Grouping data in a histogram

A continuous category, such as age, may have a large number of possible values and this could result in complex histogram with so many columns that it becomes difficult to interpret the information. For this reason the data in a histogram are often grouped to reduce the number of categories. For example, instead of drawing a bar for each individual age from 16 onwards, the data in the histogram below have been grouped into a series of continuous age ranges: 16-24, 25-34 etc.

hist2.gif

However, when grouping the original data, it is important to remember that in histograms the size of the category is represented by the area of the bars and not their length. A common error when constructing histograms is to overlook this relationship and this can produce a distorted view of the data.

This usually occurs if the data have been grouped into uneven sized categories, for example if the age ranges were 0-10, 11-15, 16-21, each would represent a different number of years (10, 5, 6) and therefore the corresponding bars in the histogram would have to have different widths to maintain the relationship between area and category size.
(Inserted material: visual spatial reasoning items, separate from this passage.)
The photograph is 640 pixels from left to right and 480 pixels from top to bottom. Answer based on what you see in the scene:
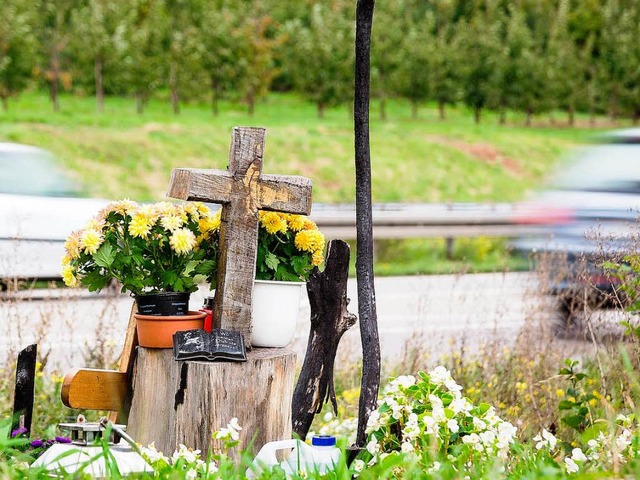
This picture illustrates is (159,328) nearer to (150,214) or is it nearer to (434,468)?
(150,214)

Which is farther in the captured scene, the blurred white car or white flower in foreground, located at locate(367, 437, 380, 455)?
the blurred white car

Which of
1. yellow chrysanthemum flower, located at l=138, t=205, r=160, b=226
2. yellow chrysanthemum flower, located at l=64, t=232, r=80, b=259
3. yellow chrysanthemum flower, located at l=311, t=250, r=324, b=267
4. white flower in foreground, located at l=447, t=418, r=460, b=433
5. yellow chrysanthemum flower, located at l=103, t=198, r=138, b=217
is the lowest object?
white flower in foreground, located at l=447, t=418, r=460, b=433

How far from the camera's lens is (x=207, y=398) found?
384cm

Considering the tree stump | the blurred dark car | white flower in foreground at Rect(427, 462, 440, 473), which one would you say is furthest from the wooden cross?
the blurred dark car

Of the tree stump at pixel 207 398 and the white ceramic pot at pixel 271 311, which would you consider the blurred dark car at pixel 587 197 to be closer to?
the white ceramic pot at pixel 271 311

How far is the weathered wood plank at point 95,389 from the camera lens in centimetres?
412

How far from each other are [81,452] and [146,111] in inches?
1184

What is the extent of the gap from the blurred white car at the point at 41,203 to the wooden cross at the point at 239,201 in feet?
19.2

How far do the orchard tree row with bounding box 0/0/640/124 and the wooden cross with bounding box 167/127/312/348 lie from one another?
25316 millimetres

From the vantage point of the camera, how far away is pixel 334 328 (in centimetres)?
459

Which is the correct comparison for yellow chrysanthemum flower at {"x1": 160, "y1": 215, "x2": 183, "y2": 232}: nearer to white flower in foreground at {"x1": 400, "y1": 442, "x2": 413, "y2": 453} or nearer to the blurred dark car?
white flower in foreground at {"x1": 400, "y1": 442, "x2": 413, "y2": 453}

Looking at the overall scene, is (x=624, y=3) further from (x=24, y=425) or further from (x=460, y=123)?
(x=24, y=425)

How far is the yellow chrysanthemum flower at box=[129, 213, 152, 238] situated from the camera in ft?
13.0

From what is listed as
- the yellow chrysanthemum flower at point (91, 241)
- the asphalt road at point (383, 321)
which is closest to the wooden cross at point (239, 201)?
the yellow chrysanthemum flower at point (91, 241)
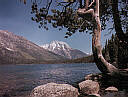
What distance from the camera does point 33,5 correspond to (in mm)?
9656

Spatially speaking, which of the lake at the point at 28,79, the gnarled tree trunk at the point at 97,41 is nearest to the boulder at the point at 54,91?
the gnarled tree trunk at the point at 97,41

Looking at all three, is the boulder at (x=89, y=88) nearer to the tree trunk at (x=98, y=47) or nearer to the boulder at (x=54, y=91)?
the boulder at (x=54, y=91)

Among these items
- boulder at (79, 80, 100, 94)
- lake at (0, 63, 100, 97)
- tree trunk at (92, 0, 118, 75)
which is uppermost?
tree trunk at (92, 0, 118, 75)

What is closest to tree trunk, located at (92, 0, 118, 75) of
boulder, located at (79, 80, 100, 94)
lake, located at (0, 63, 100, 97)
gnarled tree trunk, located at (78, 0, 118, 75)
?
gnarled tree trunk, located at (78, 0, 118, 75)

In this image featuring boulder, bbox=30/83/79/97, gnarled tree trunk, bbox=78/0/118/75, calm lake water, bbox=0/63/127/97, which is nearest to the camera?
gnarled tree trunk, bbox=78/0/118/75

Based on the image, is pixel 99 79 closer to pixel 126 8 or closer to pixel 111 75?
pixel 111 75

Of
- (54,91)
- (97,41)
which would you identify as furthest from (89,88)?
(97,41)

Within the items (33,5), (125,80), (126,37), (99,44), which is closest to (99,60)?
→ (99,44)

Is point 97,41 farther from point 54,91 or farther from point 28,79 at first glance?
point 28,79

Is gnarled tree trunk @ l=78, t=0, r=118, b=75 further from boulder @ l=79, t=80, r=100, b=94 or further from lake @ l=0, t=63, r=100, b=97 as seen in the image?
lake @ l=0, t=63, r=100, b=97

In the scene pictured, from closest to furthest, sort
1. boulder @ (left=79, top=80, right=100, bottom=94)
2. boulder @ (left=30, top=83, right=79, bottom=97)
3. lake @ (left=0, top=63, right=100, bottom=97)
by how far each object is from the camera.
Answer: boulder @ (left=30, top=83, right=79, bottom=97), boulder @ (left=79, top=80, right=100, bottom=94), lake @ (left=0, top=63, right=100, bottom=97)

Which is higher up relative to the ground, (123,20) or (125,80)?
(123,20)

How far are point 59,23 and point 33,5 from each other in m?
3.62

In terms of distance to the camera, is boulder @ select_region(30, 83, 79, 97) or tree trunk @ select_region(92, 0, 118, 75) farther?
boulder @ select_region(30, 83, 79, 97)
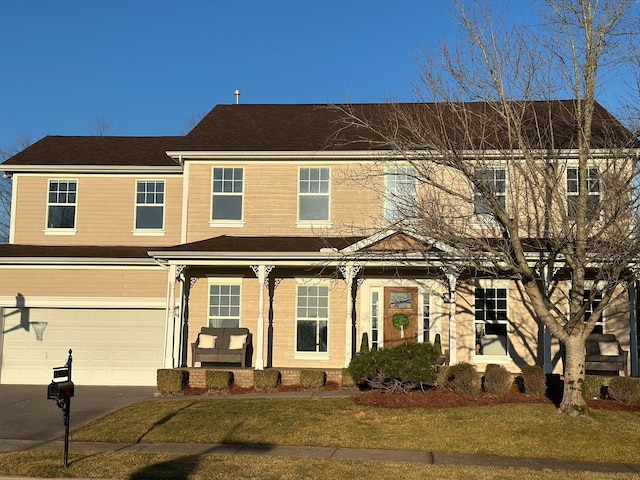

In the example above, the bar representing the age range 16-24 is slightly narrower than that for the age ranges 24-34, 35-44 etc. because it includes only 9 years whereas the others include 10. In the same way the bar representing ages over 75 is broader than the other bars since it represents an open-ended category.

Histograms and Excel

The spreadsheet package Excel does not include histograms amongst its standard chart types. It is however, possible to draw basic histograms using Excel by selecting either the column or bar chart types. By default these chart types include a gap between the columns representing each category but this can be removed, in order that adjacent columns butt onto one another, resulting in the chart appearing as a histogram.

This is achieved in the following way:

  1. Highlight any of the columns in the graph by clicking on it with the mouse;
  2. Select Format selected data series from the main menu bar. This will bring up a dialogue box titled Format data series;
  3. In the dialogue box select the Options heading;
  4. Adjust the gap size setting to 0.

Unfortunately, Excel does not include the ability to alter the width of the columns or bars drawn for each category, and therefore it is not suitable for drawing histograms for grouped data when the categories represent groups of different sizes.